A similar shell script can be used with pg_dumpall for backing up the entire PostgreSQL cluster.

This shell script will pipe (|) pg_dumpall into gzip, which is then directed to a designated file location:

#!/bin/bash
# This shell script calls pg_dumpall and pipes into the gzip utility, then directs to
# a directory for storage.
# $(date +"%Y_%m_%d") incorporates the current system date into the file name.
 
pg_dumpall -U postgres | gzip > ~/PG_dumps/Cluster_Dumps/$(date +"%Y_%m_%d")_pg_bck.gz

Unlike the previous example script, this one does not accept any arguments.

I'll call this script on the command-line, (no password prompt since the postgres role utilizes the ~/.pgpass file - See section above.)

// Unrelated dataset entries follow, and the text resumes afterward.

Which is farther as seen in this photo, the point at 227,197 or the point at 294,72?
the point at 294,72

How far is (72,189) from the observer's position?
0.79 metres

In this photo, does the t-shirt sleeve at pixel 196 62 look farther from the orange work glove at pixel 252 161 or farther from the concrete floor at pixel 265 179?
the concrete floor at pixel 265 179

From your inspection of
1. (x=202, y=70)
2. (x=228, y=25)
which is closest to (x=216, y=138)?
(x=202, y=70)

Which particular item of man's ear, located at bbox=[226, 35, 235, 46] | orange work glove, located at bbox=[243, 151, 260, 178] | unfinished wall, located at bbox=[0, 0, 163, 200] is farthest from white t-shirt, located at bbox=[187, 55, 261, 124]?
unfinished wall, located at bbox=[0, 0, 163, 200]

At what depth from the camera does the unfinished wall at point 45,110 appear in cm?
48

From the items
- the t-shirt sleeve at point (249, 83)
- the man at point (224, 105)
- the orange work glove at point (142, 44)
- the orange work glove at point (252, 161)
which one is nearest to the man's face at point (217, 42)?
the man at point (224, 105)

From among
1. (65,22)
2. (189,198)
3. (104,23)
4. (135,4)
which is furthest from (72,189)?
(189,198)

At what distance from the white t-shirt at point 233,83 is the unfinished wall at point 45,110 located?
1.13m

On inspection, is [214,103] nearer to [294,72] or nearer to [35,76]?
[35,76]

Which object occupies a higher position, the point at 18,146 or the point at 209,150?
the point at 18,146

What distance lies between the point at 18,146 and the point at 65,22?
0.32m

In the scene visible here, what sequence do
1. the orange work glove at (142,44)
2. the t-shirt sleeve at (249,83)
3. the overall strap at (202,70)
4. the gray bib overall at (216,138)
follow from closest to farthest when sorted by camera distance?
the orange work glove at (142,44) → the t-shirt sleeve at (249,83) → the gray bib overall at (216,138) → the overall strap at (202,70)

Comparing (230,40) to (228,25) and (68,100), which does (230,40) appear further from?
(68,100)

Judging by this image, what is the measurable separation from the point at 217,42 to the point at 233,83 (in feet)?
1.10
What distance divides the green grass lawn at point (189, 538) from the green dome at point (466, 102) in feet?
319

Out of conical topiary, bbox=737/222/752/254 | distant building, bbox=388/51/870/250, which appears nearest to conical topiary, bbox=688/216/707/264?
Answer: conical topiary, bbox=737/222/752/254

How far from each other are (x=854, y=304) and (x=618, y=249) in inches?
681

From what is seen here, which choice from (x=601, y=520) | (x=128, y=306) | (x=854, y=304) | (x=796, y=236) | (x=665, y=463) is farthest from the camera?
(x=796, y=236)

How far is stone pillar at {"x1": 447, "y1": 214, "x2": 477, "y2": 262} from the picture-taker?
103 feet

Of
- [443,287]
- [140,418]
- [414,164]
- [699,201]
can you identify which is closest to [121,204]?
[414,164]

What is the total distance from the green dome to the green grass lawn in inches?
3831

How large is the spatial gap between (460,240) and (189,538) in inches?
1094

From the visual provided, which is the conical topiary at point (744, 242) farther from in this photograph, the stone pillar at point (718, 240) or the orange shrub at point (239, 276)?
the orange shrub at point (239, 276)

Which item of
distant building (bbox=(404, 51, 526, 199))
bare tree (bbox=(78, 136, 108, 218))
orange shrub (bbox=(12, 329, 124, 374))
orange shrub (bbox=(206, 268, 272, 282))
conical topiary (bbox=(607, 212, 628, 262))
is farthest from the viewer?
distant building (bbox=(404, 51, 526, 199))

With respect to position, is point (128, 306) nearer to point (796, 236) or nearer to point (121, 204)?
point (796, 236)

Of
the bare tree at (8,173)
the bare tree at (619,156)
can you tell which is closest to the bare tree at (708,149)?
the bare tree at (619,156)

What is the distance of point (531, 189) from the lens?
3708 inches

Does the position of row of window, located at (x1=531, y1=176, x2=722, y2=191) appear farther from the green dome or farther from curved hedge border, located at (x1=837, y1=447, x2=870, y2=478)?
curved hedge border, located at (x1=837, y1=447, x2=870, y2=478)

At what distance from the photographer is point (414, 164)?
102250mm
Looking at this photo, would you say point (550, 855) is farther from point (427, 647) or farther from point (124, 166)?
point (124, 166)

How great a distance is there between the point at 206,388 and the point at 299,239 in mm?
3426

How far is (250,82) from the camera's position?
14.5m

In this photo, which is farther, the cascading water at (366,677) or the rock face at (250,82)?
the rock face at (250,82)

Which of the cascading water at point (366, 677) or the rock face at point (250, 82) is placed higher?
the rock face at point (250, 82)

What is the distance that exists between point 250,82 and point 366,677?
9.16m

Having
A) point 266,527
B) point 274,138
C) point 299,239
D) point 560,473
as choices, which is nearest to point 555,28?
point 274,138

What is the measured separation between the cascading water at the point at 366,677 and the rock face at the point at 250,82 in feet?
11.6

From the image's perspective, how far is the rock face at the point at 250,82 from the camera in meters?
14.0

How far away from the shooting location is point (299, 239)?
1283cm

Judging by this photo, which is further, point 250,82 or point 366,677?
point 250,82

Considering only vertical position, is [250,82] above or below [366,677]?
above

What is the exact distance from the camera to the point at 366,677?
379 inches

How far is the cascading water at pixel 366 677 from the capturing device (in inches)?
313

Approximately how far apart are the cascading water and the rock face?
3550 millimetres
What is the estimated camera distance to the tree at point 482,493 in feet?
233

$ ~/My_Scripts/pgalldmp.sh

Once complete, I'll list the directory contents also showing file sizes for comparison between the .sql and gz files:

postgres=# \! ls -sh ~/PG_dumps/Cluster_Dumps
total 957M
37M 2018_05_22_pg_bck.gz   32M 2018_06_06_pg_bck.gz 445M entire_cluster2nd.sql  445M entire_cluster.sql

A note for the gz archive format from the docs:

“The alternative archive file formats must be used with pg_restore to rebuild the database.”

Summary

I have assembled key points from the documentation on pg_dump and pg_dumpall, along with my observations, to close out this blog post:

Note: Points provided from the documentation are in quotes.

  • “pg_dump only dumps a single database”
  • The plain-text SQL file format is the default output for pg_dump.
  • A role needs the SELECT privilege to run pg_dump according to this line in the documentation: “pg_dump internally executes SELECT statements. If you have problems running pg_dump, make sure you are able to select information from the database using, for example, psql”
  • To include the necessary DDL CREATE DATABASE command and a connection in the backup file, include the -C option.
  • -W: This option forces pg_dump to prompt for a password. This flag is not necessary since if the server requires a password, you are prompted anyway. Nevertheless, this passage in the documentation caught my eye so I thought to include it here: “However, pg_dump will waste a connection attempt finding out that the server wants a password. In some cases it is worth typing -W to avoid the extra connection attempt.”
  • -d: Specifies the database to connect to. Also in the documentation: ”This is equivalent to specifying dbname as the first non-option argument on the command line.”
  • Utilizing flags such as -t (table) allows users to backup portions of the database, namely tables, they do have access privileges for.
  • Backup file formats can vary. However, .sql files are a great choice among others. Backup files are read back in by psql for a restore.
  • pg_dump can back up a running, active database without interfering with other operations (i.e., other readers and writers).
  • One caveat: pg_dump does not dump roles or other database objects including tablespaces, only a single database.
  • To take backups on your entire PostgreSQL cluster, pg_dumpall is the better choice.
  • pg_dumpall can handle the entire cluster, backing up information on roles, tablespaces, users, permissions, etc... where pg_dump cannot.
  • Chances are, a role with SUPERUSER privileges will have to perform the dump, and restore/recreate the file when it is read back in through psql because during restore, the privilege to read all tables in all databases is required.

My hope is through this blog post, I have provided adequate examples and details for a beginner level overview on pg_dump and pg_dumpall for a single development/learning PostgreSQL environments.

Although all available options were not explored, the official documentation contains a wealth of information with examples for both utilities so be sure and consult that resource for further study, questions, and reading.